Gibran menilai banjir di Kabupaten Banjar kembali terulang dan berpotensi surut dalam waktu lama, terlebih curah hujan masih tinggi berdasarkan laporan BMKG. Ia mengaku prihatin dengan kondisi warga terdampak dan memastikan pemerintah pusat akan mencari solusi bersama pemerintah daerah dan instansi terkait. “Banjir ini surutnya lama. Saya prihatin. Kami akan carikan solusi,” katanya.

Data Badan Penanggulangan Bencana Daerah (BPBD) mencatat banjir di Kabupaten Balangan berdampak pada 10.949 jiwa. Sebanyak 3.511 rumah terendam di 27 desa pada tujuh kecamatan. Bupati Balangan Abdul Hadi menetapkan status tanggap darurat hingga 3 Januari 2026.

Sementara di Kabupaten Banjar, banjir terus meluas.
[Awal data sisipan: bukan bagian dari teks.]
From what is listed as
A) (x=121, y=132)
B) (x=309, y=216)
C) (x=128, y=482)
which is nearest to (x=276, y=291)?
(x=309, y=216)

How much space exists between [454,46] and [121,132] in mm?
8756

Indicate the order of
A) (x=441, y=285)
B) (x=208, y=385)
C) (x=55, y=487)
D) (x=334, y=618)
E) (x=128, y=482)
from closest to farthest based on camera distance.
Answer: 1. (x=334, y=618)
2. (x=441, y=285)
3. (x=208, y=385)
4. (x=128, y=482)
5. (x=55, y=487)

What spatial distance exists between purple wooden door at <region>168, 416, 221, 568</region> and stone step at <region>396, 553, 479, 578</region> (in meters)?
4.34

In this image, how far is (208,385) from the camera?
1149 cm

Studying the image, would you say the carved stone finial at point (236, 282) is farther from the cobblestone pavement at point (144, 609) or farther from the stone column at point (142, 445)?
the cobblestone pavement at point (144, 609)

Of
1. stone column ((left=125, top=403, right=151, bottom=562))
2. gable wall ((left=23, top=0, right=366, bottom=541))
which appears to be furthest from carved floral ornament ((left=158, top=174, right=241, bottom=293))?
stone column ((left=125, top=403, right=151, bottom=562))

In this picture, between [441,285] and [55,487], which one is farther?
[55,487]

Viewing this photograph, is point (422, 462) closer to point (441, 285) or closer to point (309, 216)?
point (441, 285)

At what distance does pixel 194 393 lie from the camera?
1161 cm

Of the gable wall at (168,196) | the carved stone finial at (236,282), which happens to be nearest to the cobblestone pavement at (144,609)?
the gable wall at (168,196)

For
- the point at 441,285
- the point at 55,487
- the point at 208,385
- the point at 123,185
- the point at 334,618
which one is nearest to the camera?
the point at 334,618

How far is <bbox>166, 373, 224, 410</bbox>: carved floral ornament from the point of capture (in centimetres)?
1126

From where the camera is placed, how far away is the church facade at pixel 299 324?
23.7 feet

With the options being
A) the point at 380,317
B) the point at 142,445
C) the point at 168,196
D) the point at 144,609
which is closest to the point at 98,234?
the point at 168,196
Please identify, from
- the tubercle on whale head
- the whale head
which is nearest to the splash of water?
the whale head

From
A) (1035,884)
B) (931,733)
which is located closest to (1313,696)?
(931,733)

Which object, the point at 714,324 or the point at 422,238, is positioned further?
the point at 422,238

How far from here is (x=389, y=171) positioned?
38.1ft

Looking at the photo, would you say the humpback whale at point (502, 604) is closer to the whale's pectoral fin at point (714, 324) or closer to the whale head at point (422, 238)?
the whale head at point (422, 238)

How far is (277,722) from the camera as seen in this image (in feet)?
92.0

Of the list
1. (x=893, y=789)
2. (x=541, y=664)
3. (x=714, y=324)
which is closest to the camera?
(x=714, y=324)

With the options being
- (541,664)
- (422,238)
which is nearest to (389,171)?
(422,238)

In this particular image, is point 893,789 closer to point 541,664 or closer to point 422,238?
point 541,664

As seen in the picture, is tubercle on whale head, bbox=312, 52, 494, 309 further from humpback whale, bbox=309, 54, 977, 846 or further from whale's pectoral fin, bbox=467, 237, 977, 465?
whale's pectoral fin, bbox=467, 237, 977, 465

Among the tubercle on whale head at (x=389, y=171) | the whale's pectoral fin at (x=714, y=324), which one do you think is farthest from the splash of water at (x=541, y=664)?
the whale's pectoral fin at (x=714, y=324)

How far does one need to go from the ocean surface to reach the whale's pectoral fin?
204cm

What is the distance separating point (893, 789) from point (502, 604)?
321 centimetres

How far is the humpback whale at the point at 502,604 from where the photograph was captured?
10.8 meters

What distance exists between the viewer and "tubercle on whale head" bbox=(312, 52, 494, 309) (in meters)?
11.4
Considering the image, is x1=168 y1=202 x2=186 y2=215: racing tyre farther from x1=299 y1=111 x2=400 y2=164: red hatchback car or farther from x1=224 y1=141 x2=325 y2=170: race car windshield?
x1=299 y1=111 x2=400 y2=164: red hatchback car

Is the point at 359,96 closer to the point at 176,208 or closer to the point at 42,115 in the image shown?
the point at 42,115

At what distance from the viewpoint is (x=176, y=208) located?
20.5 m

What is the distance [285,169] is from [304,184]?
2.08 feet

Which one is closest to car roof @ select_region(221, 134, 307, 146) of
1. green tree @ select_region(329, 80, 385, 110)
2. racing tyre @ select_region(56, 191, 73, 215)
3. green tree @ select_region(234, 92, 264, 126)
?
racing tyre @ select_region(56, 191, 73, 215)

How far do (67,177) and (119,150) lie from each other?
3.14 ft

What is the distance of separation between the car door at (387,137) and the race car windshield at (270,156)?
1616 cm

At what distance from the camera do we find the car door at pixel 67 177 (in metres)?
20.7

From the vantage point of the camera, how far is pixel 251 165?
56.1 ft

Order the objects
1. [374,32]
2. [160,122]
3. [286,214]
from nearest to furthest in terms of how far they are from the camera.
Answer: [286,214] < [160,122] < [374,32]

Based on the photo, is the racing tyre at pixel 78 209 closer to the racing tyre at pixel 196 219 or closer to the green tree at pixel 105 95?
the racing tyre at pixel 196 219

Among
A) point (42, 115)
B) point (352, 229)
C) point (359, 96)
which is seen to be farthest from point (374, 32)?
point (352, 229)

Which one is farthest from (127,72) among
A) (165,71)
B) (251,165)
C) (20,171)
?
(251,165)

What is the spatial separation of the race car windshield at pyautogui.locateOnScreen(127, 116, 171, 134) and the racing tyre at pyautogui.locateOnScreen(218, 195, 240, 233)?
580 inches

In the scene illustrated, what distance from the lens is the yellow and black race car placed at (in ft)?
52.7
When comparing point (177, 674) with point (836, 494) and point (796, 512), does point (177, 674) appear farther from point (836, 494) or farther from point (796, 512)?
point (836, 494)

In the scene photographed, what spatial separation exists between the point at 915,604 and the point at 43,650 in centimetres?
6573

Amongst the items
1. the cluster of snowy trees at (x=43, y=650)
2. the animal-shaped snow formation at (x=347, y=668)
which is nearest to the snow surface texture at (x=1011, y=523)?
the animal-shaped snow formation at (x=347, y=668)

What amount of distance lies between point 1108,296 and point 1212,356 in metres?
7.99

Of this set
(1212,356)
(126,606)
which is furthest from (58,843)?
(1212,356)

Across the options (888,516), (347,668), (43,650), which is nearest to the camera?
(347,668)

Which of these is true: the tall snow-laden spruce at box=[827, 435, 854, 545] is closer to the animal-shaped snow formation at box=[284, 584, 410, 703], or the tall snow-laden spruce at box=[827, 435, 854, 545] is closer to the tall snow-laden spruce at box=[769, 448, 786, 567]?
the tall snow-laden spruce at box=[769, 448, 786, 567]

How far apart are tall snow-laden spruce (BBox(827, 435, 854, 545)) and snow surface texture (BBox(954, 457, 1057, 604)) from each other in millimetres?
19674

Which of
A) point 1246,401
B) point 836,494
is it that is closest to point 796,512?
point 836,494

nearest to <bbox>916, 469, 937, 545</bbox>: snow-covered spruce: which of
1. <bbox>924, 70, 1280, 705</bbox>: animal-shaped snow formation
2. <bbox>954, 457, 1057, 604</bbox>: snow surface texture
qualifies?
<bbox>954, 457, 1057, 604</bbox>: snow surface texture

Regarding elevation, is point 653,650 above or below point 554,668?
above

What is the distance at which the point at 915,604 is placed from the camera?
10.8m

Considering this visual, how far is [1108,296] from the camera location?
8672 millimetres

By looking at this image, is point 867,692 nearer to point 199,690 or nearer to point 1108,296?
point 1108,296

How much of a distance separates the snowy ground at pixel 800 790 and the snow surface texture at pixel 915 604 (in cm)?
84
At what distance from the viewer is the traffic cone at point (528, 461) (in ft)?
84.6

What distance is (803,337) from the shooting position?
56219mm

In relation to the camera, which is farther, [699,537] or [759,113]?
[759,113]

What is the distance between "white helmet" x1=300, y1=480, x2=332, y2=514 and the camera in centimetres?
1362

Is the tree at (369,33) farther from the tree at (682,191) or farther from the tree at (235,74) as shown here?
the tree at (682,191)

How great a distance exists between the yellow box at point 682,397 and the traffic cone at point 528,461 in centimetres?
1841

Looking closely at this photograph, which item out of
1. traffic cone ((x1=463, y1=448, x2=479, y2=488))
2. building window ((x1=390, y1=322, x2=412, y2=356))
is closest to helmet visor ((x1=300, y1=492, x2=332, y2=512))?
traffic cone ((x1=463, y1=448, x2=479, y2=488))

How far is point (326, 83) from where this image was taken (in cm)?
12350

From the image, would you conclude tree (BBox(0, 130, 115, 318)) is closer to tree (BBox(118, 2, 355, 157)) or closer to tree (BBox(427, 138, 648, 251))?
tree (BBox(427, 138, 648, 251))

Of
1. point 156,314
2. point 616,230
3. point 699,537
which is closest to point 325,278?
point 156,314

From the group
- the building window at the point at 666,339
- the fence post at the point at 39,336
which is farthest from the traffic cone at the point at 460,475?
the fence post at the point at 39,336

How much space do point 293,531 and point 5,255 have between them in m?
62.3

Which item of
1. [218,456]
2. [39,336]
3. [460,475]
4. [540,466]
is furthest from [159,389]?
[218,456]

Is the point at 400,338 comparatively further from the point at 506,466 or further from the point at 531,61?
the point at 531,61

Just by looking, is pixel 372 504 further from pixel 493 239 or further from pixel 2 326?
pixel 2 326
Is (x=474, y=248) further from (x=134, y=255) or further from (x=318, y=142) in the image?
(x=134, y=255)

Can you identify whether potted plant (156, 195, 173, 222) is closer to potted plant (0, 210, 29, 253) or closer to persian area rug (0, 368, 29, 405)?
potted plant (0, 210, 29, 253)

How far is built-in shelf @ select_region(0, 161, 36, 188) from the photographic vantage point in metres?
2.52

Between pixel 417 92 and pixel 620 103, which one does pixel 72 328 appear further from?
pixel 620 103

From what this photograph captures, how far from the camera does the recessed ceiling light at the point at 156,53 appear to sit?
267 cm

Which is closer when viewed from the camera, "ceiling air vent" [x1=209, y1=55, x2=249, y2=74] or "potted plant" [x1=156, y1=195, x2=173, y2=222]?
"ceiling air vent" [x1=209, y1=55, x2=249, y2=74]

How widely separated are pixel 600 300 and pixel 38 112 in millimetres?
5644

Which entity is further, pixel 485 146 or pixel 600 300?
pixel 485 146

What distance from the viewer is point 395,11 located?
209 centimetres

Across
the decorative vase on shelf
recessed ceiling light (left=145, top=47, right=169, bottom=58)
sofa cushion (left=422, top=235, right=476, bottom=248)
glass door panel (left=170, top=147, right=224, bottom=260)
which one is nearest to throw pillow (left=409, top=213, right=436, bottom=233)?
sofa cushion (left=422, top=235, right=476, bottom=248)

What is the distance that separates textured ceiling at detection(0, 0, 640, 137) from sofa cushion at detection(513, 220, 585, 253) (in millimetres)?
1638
Status tanggap darurat diperpanjang hingga 12 Januari 2026. Hingga awal Januari, banjir merendam sembilan kecamatan yang mencakup 121 desa dan kelurahan, dengan 43.469 kepala keluarga atau sekitar 122.353 jiwa terdampak.


Sebelumnya, Menteri Lingkungan Hidup Hanif Faisol Nurafiq secara terbuka menyebut aktivitas pertambangan sebagai salah satu faktor utama penyebab banjir besar di Kalimantan Selatan. Pernyataan itu disampaikan saat ia meninjau langsung lokasi banjir pada Selasa (30/12/2025). Hanif menyebut sejumlah korporasi tambang, termasuk PT Adaro dan PT Antang Gunung Meratus (AGM), masuk dalam daftar perusahaan yang diduga kuat melanggar izin lingkungan.

“Data sementara ada sekitar 50-an korporasi, termasuk perusahaan skala besar seperti Adaro dan AGM, yang terbukti melakukan pelanggaran,” ujarnya.

Kementerian Lingkungan Hidup, lanjut Hanif, telah mengantongi bukti berupa data pencitraan satelit yang menunjukkan pembukaan lahan di luar batas izin. Secara keseluruhan, terdapat 182 perusahaan yang masuk radar audit karena dugaan deforestasi berlebihan. Audit difokuskan pada empat daerah tangkapan air yang membentang dari Kabupaten Balangan hingga Kabupaten Banjar.

Di sisi lain, Gubernur Kalimantan Selatan H. Muhidin menyatakan banjir di Kabupaten Balangan tidak disebabkan oleh kerusakan hutan akibat aktivitas pertambangan batu bara. Ia menilai peristiwa tersebut bukan banjir bandang, melainkan luapan air sungai akibat curah hujan tinggi dan cuaca ekstrem.

“Di Balangan itu bukan banjir bandang. Itu hanya karena air hujan, yang meluap,” ujar Muhidin. Gubernur berlatar pengusaha tambang ini juga menegaskan tidak menemukan indikasi kerusakan lingkungan akibat tambang maupun pembalakan kayu di wilayah terdampak.